# Action item
The answer must be every record below, repeated exactly.

# Data for this exercise
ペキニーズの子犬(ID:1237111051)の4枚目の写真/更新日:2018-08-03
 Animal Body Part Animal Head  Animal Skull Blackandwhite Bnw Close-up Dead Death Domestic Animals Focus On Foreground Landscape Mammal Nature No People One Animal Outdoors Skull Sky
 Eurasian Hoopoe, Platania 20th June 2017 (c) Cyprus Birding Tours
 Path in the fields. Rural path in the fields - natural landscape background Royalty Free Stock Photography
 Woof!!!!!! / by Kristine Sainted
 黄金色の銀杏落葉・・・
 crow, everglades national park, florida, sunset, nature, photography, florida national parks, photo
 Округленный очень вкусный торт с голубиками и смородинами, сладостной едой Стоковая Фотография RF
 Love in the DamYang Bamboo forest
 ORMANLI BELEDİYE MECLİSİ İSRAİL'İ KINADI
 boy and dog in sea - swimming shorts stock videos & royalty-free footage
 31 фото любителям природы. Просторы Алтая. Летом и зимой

# Your solution
ペキニーズの子犬(ID:1237111051)の4枚目の写真/更新日:2018-08-03
 Animal Body Part Animal Head  Animal Skull Blackandwhite Bnw Close-up Dead Death Domestic Animals Focus On Foreground Landscape Mammal Nature No People One Animal Outdoors Skull Sky
 Eurasian Hoopoe, Platania 20th June 2017 (c) Cyprus Birding Tours
 Path in the fields. Rural path in the fields - natural landscape background Royalty Free Stock Photography
 Woof!!!!!! / by Kristine Sainted
 黄金色の銀杏落葉・・・
 crow, everglades national park, florida, sunset, nature, photography, florida national parks, photo
 Округленный очень вкусный торт с голубиками и смородинами, сладостной едой Стоковая Фотография RF
 Love in the DamYang Bamboo forest
 ORMANLI BELEDİYE MECLİSİ İSRAİL'İ KINADI
 boy and dog in sea - swimming shorts stock videos & royalty-free footage
 31 фото любителям природы. Просторы Алтая. Летом и зимой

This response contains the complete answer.